This week the Supreme Court agreed to hear Elonis v. United States. The case concerns Anthony Elonis, a Pennsylvania man whose wife left him and took their two children. Elonis began acting erratically at work and harassing female colleagues: According to the appellate court decision in the case, in one instance Elonis came into the office of one of his subordinates “where she was working alone late at night, and began to undress in front of her. She left the building after he removed his shirt.”
This sort of behavior got him fired, and he then began posting graphic, violent rants on Facebook about killing his wife in various ways, shooting up elementary schools, and slitting the throat of a female FBI agent who came to interview him about his violent posts. In court, Elonis claimed his posts were rap lyrics inspired by Eminem and should be protected by the First Amendment. The jury, unconvinced, convicted him of using interstate communication to make threats to harm people. He was sentenced to 44 months in prison.
Because Elonis’s writing occurred on Facebook, media coverage of the Supreme Court’s decision to take the case has described it as a matter of online speech, or, more specifically, Facebook threats, and whether they deserve First Amendment protection. “Do threats on Facebook count?” asked MSNBC. According to Eugene Volokh, a UCLA law professor specializing in First Amendment and cyberlaw, however, that’s not really what’s at stake here.
“This isn’t a case about Facebook vs. other things,” he told me. “Journalists and laypeople love to make these kinds of cases all about the medium, but generally speaking the law regards the medium as largely irrelevant. The question is the message, the question is the context, and the rules are generally the same, whether it’s a letter, or a fax, or skywriting. Or a Facebook post.”
The medium of a threat might matter in some instances, he says: ”If, for example, the medium is a paper wrapped around a rock thrown through your window or, for that matter, a cross being burned on your front lawn, that is more likely to be both reasonably perceived to threaten and be intended to threaten.” But those aren’t the media Elonis chose.

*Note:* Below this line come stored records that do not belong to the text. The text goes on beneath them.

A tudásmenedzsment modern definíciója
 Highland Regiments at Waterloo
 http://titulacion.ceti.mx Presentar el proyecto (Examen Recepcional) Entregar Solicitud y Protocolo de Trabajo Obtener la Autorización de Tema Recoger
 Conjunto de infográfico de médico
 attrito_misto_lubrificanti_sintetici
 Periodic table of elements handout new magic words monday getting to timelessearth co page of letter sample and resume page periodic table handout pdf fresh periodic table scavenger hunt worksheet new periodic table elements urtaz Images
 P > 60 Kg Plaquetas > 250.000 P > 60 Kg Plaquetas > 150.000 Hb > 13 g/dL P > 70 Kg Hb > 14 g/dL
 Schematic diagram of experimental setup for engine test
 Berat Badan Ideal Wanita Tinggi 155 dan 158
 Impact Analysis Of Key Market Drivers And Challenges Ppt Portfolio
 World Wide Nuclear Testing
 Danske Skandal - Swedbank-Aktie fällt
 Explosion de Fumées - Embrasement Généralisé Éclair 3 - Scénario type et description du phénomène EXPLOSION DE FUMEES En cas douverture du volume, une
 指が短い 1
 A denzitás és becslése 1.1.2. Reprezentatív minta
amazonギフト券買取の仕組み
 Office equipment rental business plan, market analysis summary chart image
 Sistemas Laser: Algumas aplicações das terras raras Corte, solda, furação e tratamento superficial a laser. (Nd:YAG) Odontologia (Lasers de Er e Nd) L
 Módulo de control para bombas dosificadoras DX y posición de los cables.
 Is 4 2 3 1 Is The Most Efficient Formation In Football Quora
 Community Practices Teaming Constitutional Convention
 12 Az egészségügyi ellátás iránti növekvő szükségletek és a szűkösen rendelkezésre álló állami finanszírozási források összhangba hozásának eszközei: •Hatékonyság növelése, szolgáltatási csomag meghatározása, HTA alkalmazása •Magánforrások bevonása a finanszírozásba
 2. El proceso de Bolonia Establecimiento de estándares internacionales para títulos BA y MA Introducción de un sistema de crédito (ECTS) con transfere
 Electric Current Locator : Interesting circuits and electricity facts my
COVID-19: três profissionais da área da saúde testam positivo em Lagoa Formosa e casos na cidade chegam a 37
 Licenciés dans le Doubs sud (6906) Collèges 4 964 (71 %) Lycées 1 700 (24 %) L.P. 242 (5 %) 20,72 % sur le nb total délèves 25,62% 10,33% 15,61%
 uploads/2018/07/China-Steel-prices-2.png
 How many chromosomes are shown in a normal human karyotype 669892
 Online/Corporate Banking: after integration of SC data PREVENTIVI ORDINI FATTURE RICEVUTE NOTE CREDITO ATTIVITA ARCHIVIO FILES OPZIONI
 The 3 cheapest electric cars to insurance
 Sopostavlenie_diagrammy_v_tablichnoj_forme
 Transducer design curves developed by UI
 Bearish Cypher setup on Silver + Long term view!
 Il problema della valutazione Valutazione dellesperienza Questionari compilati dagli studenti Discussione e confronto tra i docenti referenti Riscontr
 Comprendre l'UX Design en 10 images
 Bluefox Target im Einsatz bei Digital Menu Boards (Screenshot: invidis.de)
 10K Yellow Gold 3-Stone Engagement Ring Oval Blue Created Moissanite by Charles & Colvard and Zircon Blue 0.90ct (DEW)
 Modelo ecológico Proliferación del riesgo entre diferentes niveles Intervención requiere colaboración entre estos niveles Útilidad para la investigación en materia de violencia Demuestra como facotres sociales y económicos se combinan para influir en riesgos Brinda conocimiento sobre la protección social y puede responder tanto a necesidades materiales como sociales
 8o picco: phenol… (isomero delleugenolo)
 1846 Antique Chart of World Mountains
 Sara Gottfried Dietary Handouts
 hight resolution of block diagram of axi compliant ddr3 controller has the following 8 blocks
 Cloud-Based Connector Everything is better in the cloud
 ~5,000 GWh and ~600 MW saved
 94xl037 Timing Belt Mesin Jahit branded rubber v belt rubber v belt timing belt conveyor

What’s at issue in the Elonis case is something broader: how to define what counts as a threat, whatever the medium. More specifically, does the intent of the alleged threatener matter or not? Does he have to be aware that the thing he writes or says would be interpreted as a threat, or is what he says or writes automatically a threat as long as a reasonable person, receiving it, would judge it to be threatening? Put another way, is a threat in the eye of the issuer or the receiver?
Reading Elonis’s sadistic, gory postings, it’s clear that most people would judge them to be threatening. It’s also, however, hard to see how he could have written them without meaning to scare the hell out of his wife. But, as in many Supreme Court cases, what’s being argued over isn’t Elonis’s guilt or innocence; it’s something more procedural. The jury in his original trial was instructed that he should be found guilty of threatening his wife and others based on the “reasonable person” standard of a true threat. Elonis is arguing that his intent should have been taken into account. That’s what the Supreme Court will decide. It’s very possible, as Volokh points out, that the Supreme Court would find for Elonis, giving him a retrial, only for him to be once again found guilty.